### Records excerpted from a collection

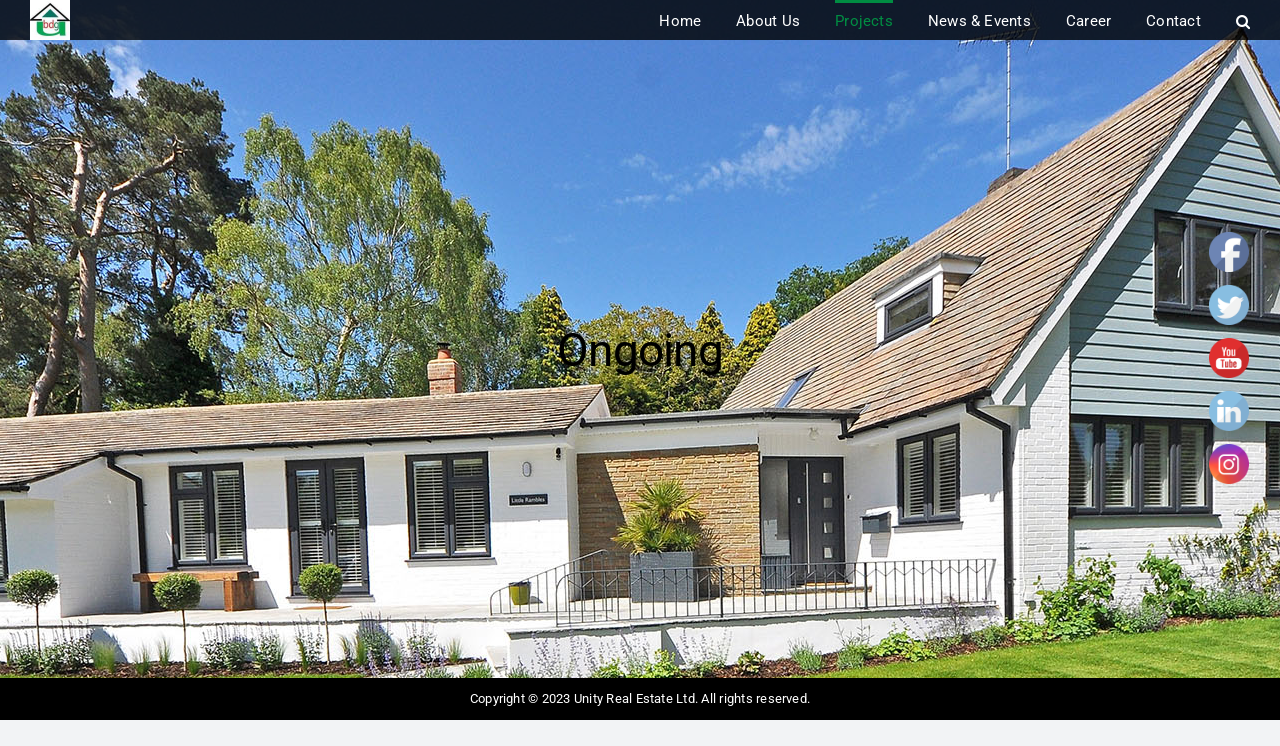

--- FILE ---
content_type: application/javascript
request_url: http://unitybdgroup.com/wp-content/plugins/fusion-builder/assets/js/min/general/fusion-animations.js?ver=3.9.2
body_size: 1892
content:
function fusionSetAnimationData(i){"off"===fusionAnimationsVars.status_css_animations||cssua.ua.mobile&&"desktop_and_mobile"!==fusionAnimationsVars.status_css_animations?jQuery("body").addClass("dont-animate").removeClass("do-animate"):(jQuery("body").addClass("do-animate").removeClass("dont-animate"),void 0!==i&&void 0!==i.data.custom&&jQuery(window).initElementAnimations())}!function(i){"use strict";window.awbAnimationObservers={},i.fn.initElementAnimations=function(){i.each(window.awbAnimationObservers,function(n,t){i.each(t[0],function(i,n){t[1].unobserve(n)}),delete window.awbAnimationObservers[n]}),"IntersectionObserver"in window?i.each(fusion.getObserverSegmentation(i(".fusion-animated")),function(n){var t=fusion.getAnimationIntersectionData(n),e=new IntersectionObserver(function(n,a){i.each(n,function(n,a){var o,s,u,r,d,m=i(a.target),c=0;a.isIntersecting&&(d=!0,0!==t.threshold&&(i(window).height()<m.outerHeight()?i(window).height()/m.outerHeight()>a.intersectionRatio&&(d=!1):1>a.intersectionRatio&&(d=!1)),d&&(m.parents(".fusion-delayed-animation").length||(m.css("visibility","visible"),o=m.data("animationtype"),s=m.data("animationduration"),u=m.data("animationdelay"),m.addClass(o),s&&(m.css("animation-duration",s+"s"),c+=1e3*s),u&&(m.css("animation-delay",u+"s"),c+=1e3*u),c&&(r=m,setTimeout(function(){r.removeClass(o)},c))),e.unobserve(a.target)))})},t);i(this).each(function(){e.observe(this)}),window.awbAnimationObservers[n]=[this,e]}):i(".fusion-animated").each(function(){i(this).parents(".fusion-delayed-animation").length||i(this).css("visibility","visible")})}}(jQuery),jQuery(document).ready(function(){fusionSetAnimationData()}),jQuery(window).on("load",function(){jQuery("body").hasClass("fusion-builder-live")||setTimeout(function(){jQuery(window).initElementAnimations()},300)}),jQuery(window).on("CSSAnimations",{custom:!0},fusionSetAnimationData);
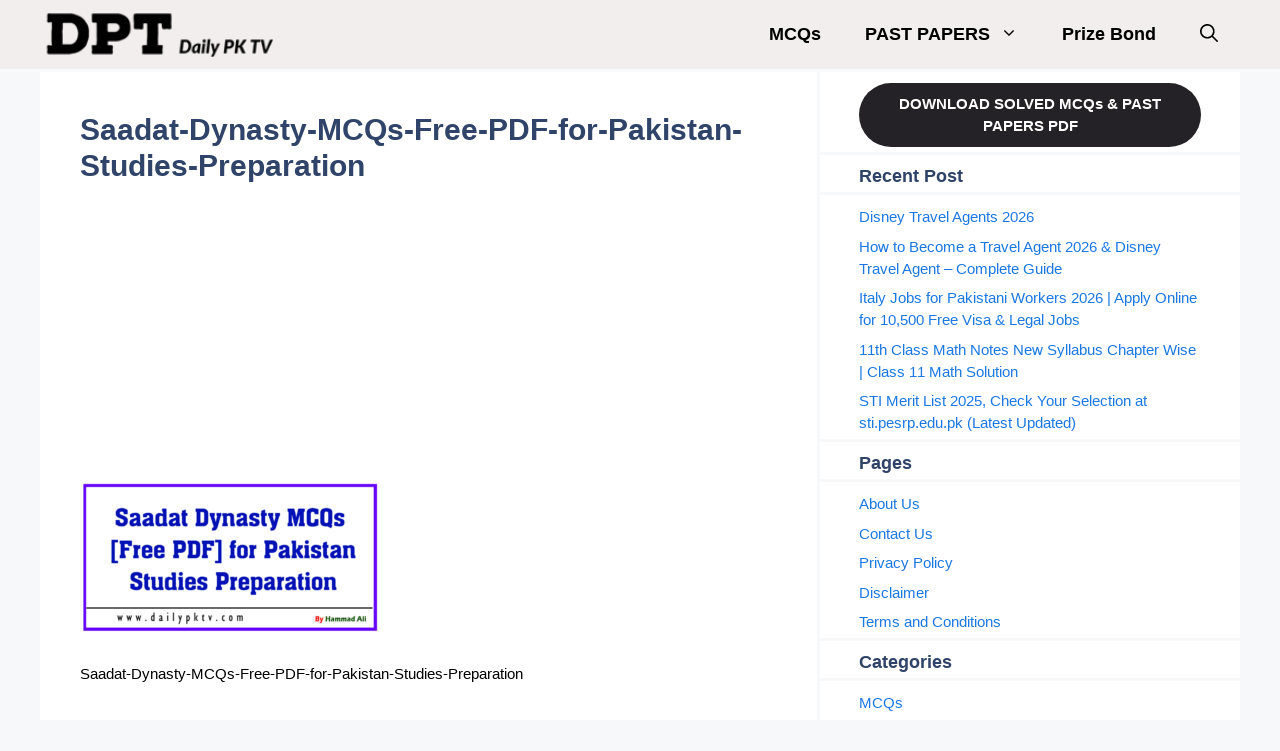

--- FILE ---
content_type: text/html; charset=utf-8
request_url: https://www.google.com/recaptcha/api2/aframe
body_size: 267
content:
<!DOCTYPE HTML><html><head><meta http-equiv="content-type" content="text/html; charset=UTF-8"></head><body><script nonce="9EGAoS9DDDer6WOkPAChsw">/** Anti-fraud and anti-abuse applications only. See google.com/recaptcha */ try{var clients={'sodar':'https://pagead2.googlesyndication.com/pagead/sodar?'};window.addEventListener("message",function(a){try{if(a.source===window.parent){var b=JSON.parse(a.data);var c=clients[b['id']];if(c){var d=document.createElement('img');d.src=c+b['params']+'&rc='+(localStorage.getItem("rc::a")?sessionStorage.getItem("rc::b"):"");window.document.body.appendChild(d);sessionStorage.setItem("rc::e",parseInt(sessionStorage.getItem("rc::e")||0)+1);localStorage.setItem("rc::h",'1768812958000');}}}catch(b){}});window.parent.postMessage("_grecaptcha_ready", "*");}catch(b){}</script></body></html>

### EXERCISE DETAILS
Without the images, output all the entries exactly as they stand.

### RESPONSE AREA
--- FILE ---
content_type: application/javascript
request_url: http://unitybdgroup.com/wp-content/plugins/fusion-builder/assets/js/min/general/fusion-animations.js?ver=3.9.2
body_size: 1892
content:
function fusionSetAnimationData(i){"off"===fusionAnimationsVars.status_css_animations||cssua.ua.mobile&&"desktop_and_mobile"!==fusionAnimationsVars.status_css_animations?jQuery("body").addClass("dont-animate").removeClass("do-animate"):(jQuery("body").addClass("do-animate").removeClass("dont-animate"),void 0!==i&&void 0!==i.data.custom&&jQuery(window).initElementAnimations())}!function(i){"use strict";window.awbAnimationObservers={},i.fn.initElementAnimations=function(){i.each(window.awbAnimationObservers,function(n,t){i.each(t[0],function(i,n){t[1].unobserve(n)}),delete window.awbAnimationObservers[n]}),"IntersectionObserver"in window?i.each(fusion.getObserverSegmentation(i(".fusion-animated")),function(n){var t=fusion.getAnimationIntersectionData(n),e=new IntersectionObserver(function(n,a){i.each(n,function(n,a){var o,s,u,r,d,m=i(a.target),c=0;a.isIntersecting&&(d=!0,0!==t.threshold&&(i(window).height()<m.outerHeight()?i(window).height()/m.outerHeight()>a.intersectionRatio&&(d=!1):1>a.intersectionRatio&&(d=!1)),d&&(m.parents(".fusion-delayed-animation").length||(m.css("visibility","visible"),o=m.data("animationtype"),s=m.data("animationduration"),u=m.data("animationdelay"),m.addClass(o),s&&(m.css("animation-duration",s+"s"),c+=1e3*s),u&&(m.css("animation-delay",u+"s"),c+=1e3*u),c&&(r=m,setTimeout(function(){r.removeClass(o)},c))),e.unobserve(a.target)))})},t);i(this).each(function(){e.observe(this)}),window.awbAnimationObservers[n]=[this,e]}):i(".fusion-animated").each(function(){i(this).parents(".fusion-delayed-animation").length||i(this).css("visibility","visible")})}}(jQuery),jQuery(document).ready(function(){fusionSetAnimationData()}),jQuery(window).on("load",function(){jQuery("body").hasClass("fusion-builder-live")||setTimeout(function(){jQuery(window).initElementAnimations()},300)}),jQuery(window).on("CSSAnimations",{custom:!0},fusionSetAnimationData);

--- FILE ---
content_type: text/html; charset=utf-8
request_url: https://www.google.com/recaptcha/api2/aframe
body_size: 267
content:
<!DOCTYPE HTML><html><head><meta http-equiv="content-type" content="text/html; charset=UTF-8"></head><body><script nonce="9EGAoS9DDDer6WOkPAChsw">/** Anti-fraud and anti-abuse applications only. See google.com/recaptcha */ try{var clients={'sodar':'https://pagead2.googlesyndication.com/pagead/sodar?'};window.addEventListener("message",function(a){try{if(a.source===window.parent){var b=JSON.parse(a.data);var c=clients[b['id']];if(c){var d=document.createElement('img');d.src=c+b['params']+'&rc='+(localStorage.getItem("rc::a")?sessionStorage.getItem("rc::b"):"");window.document.body.appendChild(d);sessionStorage.setItem("rc::e",parseInt(sessionStorage.getItem("rc::e")||0)+1);localStorage.setItem("rc::h",'1768812958000');}}}catch(b){}});window.parent.postMessage("_grecaptcha_ready", "*");}catch(b){}</script></body></html>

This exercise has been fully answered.